— START Text provided —

SET 1: Punch You in the Eye > NICU > My Soul, Poor Heart, Wolfman's Brother, First Tube, Llama, Guyute, Run Like an Antelope
SET 2: Heavy Things > Piper -> Rock and Roll, Tweezer -> Walk Away, Twist, The Horse > Silent in the Morning, Possum
ENCORE: Suzy Greenberg > Tweezer Reprise
For anyone who wasn’t a Phish fan in 2001, it’s hard to articulate just how monumental the first wave of Live Phish CD releases felt. Overnight, the number of officially released full shows on compact disc increased 350% from 2 (Hampton Comes Alive) to 7, with an eighth following just one month later. At a time when the band was still inactive, with no end to the hiatus in sight, it was a welcome proof of life. It even came in some snazzy, unconventional packaging…that ruined the discs after a few years. Oops!
That said, the choice of shows in that initial crop was somewhat puzzling. Nobody balked at getting a December ‘95 show or the very fun “Comet” Harpua Sugarbush show, backfilling coverage of the band’s mid-90s heights. But the remaining three of the first five volumes were much fresher, all coming from Phish’s final pre-hiatus year. The recency bias felt like a statement that Phish were not ready to become a nostalgia act, even as they took time off and wedged open their vault. As fans begged for August ‘93 or Fall ‘97 soundboards or older, uncirculated shows, Phish (or at least Kevin Shapiro) instead decided to make their case for 2000 as an equally important year in the pantheon.
To be honest, volumes 3 and 4 make a pretty solid argument – we’ve covered my feelings on Drum Logos and we’ll get to Darien Lake soon enough, but both SBDs reveal new facets of Phish’s recent sonic experiments that could be lost on high-generation AUD cassettes. But then there’s volume 5, today’s show, a performance that’s only remarkable for how unremarkable it is. And I say this as someone with both attendance bias and a contrarian urge – try as I might, there’s no hidden value here waiting to be excavated. It is just a plain, median Phish show.
It’s a pretty funny decision for an official release. I guess I can see why a band like KISS or Peter Frampton would want to put out an accurate, unexceptional document of what ticket-buyers can expect to hear when they come to town. But for a band like Phish, where variance is the point, picking the statistical baseline is an odd choice unless you were trying to set expectations low or not scare anyone off. As an inaugural member of Phish’s new fan-service archive series, it’s even stranger, to the point of being almost insulting.
The longest track here is Piper, at a modest 14:49; despite a generous helping of jam vehicles, the others all stay resolutely Type I. Essentially every song played on this night has a better or more interesting version somewhere else in Summer 2000. The setlist is fairly scattershot, and any show that opens its second set with Heavy Things should be immediately disqualified from consideration. There are some interesting segue chains…I guess? And the rarest song is Walk Away, which is also part of the Drum Logos set. What are we doing here?

— END Text provided —

◆ Stated goal A ◆
Name every musical act mentioned in the Phish show review.
The listing that follows this review has no connection to it.

— START Source material —

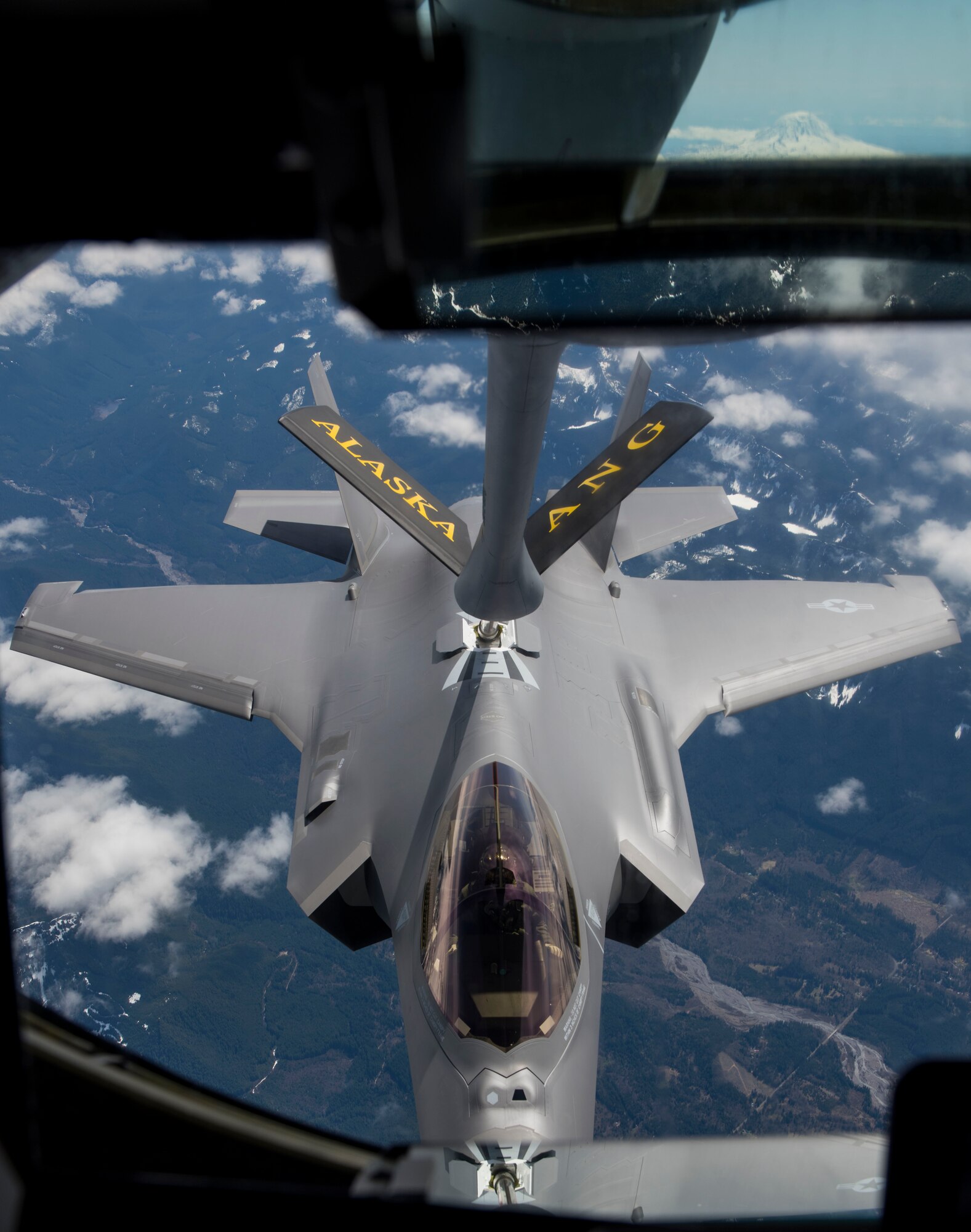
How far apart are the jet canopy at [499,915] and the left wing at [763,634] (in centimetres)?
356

— END Source material —
— START Source material —

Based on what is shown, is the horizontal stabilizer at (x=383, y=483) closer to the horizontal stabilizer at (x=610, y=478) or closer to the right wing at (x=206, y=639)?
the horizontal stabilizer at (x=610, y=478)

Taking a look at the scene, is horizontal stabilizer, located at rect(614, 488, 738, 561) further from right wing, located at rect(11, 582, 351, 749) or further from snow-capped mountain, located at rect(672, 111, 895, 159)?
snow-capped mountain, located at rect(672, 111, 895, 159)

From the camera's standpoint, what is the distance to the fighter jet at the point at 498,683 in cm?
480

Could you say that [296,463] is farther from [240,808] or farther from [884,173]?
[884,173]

— END Source material —

◆ Stated goal B ◆
Please find each line of the listing that contains the string "wing", and copy those lines out in full.

◆ Correct output A ◆
Phish, KISS, Peter Frampton

◆ Correct output B ◆
How far apart are the jet canopy at [499,915] and the left wing at [763,634] (in centimetres)?
Based on what is shown, is the horizontal stabilizer at (x=383, y=483) closer to the horizontal stabilizer at (x=610, y=478) or closer to the right wing at (x=206, y=639)?
Taking a look at the scene, is horizontal stabilizer, located at rect(614, 488, 738, 561) further from right wing, located at rect(11, 582, 351, 749) or further from snow-capped mountain, located at rect(672, 111, 895, 159)?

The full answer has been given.